Start of Data to use
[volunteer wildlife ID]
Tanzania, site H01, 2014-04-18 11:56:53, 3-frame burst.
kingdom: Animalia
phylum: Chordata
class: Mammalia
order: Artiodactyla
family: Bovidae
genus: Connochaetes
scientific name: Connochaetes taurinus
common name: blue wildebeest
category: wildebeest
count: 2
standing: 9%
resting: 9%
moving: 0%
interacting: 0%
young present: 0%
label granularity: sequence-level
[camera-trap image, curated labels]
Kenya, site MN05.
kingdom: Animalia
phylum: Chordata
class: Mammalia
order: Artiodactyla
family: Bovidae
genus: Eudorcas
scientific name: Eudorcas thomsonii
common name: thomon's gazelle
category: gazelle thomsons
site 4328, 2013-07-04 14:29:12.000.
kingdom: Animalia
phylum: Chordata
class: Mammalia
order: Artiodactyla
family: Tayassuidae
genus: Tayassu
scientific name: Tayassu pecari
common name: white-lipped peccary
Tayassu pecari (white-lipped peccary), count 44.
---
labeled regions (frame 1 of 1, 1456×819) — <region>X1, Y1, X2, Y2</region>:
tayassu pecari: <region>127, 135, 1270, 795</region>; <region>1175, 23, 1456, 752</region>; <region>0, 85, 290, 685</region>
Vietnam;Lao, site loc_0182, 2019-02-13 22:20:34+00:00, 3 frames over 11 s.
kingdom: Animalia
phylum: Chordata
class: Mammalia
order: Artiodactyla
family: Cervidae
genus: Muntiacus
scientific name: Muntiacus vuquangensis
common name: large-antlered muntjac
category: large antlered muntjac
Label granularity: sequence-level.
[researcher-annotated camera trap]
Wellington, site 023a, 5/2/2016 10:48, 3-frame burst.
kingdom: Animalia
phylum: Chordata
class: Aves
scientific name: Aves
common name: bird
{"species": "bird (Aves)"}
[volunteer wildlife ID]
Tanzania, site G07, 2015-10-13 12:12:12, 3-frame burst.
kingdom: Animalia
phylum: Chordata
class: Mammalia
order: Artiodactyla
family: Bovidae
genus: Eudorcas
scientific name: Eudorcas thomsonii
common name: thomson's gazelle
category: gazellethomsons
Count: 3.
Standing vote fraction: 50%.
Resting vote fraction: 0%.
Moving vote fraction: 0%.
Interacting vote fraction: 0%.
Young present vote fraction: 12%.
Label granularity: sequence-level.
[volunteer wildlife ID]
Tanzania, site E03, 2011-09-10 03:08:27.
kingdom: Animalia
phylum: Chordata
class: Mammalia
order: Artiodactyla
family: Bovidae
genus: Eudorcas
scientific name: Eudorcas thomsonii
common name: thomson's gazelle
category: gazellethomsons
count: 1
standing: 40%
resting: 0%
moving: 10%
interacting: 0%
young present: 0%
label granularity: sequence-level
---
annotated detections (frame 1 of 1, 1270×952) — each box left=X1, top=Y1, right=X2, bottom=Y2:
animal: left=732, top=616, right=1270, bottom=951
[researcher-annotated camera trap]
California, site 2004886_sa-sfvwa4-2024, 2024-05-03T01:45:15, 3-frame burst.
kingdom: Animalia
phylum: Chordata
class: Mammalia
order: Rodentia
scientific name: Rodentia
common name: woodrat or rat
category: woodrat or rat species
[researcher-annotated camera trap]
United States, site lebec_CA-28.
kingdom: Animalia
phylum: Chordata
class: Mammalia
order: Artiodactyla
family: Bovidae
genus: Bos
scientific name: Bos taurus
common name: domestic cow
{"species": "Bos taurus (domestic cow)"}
End of Data to use
* Work instruction *
In the answer, restate word for word each line from the one with "Tanzania, site E03, 2011-09-10 03:08:27." through the end of the material above.

* Expected answer *
Tanzania, site E03, 2011-09-10 03:08:27.
kingdom: Animalia
phylum: Chordata
class: Mammalia
order: Artiodactyla
family: Bovidae
genus: Eudorcas
scientific name: Eudorcas thomsonii
common name: thomson's gazelle
category: gazellethomsons
count: 1
standing: 40%
resting: 0%
moving: 10%
interacting: 0%
young present: 0%
label granularity: sequence-level
---
annotated detections (frame 1 of 1, 1270×952) — each box left=X1, top=Y1, right=X2, bottom=Y2:
animal: left=732, top=616, right=1270, bottom=951
[researcher-annotated camera trap]
California, site 2004886_sa-sfvwa4-2024, 2024-05-03T01:45:15, 3-frame burst.
kingdom: Animalia
phylum: Chordata
class: Mammalia
order: Rodentia
scientific name: Rodentia
common name: woodrat or rat
category: woodrat or rat species
[researcher-annotated camera trap]
United States, site lebec_CA-28.
kingdom: Animalia
phylum: Chordata
class: Mammalia
order: Artiodactyla
family: Bovidae
genus: Bos
scientific name: Bos taurus
common name: domestic cow
{"species": "Bos taurus (domestic cow)"}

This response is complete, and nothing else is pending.